Kindness is truly the foundation of life that makes us open to Love.
Over reacting and pushing pressures for control just makes a hard situation only harder. That’s each of our responsibilities, just to try to be kind to each other.
In kindness we get everything we really need. And through out Karma, everything we want.
We don’t need much, just love to love.
In confusion I camouflage pain . I laugh at the chaos.
In each laugh, a tear falls. Such a difficult way to cope, but the only way I’ve understood now.
Overzealous pride, . A silly waste of time, a struggle that is honestly not with anyone else, but the self:
All to reinforce a sense of self.
I carry my fraudulent ways with me, always visible, a part of the long walk.a part of my own reflection.
A part of of what made me, a part from me.
It’s hard to see your life go right before your eyes.
A life begins, yet the urge to reinforce some kind of conceptualized security remains.
In that old security, in the old unrest, I still project that there is peace, because there was happiness.
Yet now there is not.
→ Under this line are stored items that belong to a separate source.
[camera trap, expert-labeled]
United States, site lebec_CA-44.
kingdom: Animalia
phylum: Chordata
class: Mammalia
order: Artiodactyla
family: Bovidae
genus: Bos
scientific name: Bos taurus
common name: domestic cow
Just the feeling that there is something to look back on, and those thoughts slow down my journey with glances of what is past.
.There WAS love there, There was ALOT of pain there.
Guilt beguils, but there is no reason to feel guilt.
Nothing can be done. Apologies are just afterthoughts.
Talk is cheap, while smooth and honest change is open..
Honesty is like the sun shining upon us in our flight, the clouds above flow with winds of change..
Change speaks for itself .
The beautiful connections that were made remain. Those can come with on that beautiful journey of the self, while others shall be let to pass by.
Excising one, to exercise the other.
Everything is everything and the weather is getting hetter.
A hard homecoming for new perspectives.
A tough recovery from a hard imprisoned life.
Breaking down all the falsehoods,, the fraudulent wakings of culture, the fraudulent need for perpetual understanding. All reflective, and most disgusting.
Our peace is in ourselves.
In my past I’ve been reckless, bitter, angry, relentless, selfish -and even out right mean.
Perhpas that’s why this new life starts off so hard.
Those years of blindness.
Learning to see in a positive light is a challenge in itself. We do eventually “reep what we sew”
Karma is a very real thing
.
We just have to remember that it’s okay to get rid of that farm.
I love on cautiously, slowly, and defensive- but realize thats’s just a rouse to keep me content and feeling in control. Which makes trust barely pliable. Leaves a defeatist trying to win- a paradox that may imprison.
Stressors keep me busy, and the best neighbors I claim to be a fence. At least at this point, the future is open.
I push away contact because my vulnerability pulls and pushes me around like a top. Yet, in an odd way I still feel the need to justify my being.
Selfishness abated., still mysteriously jaded. Open.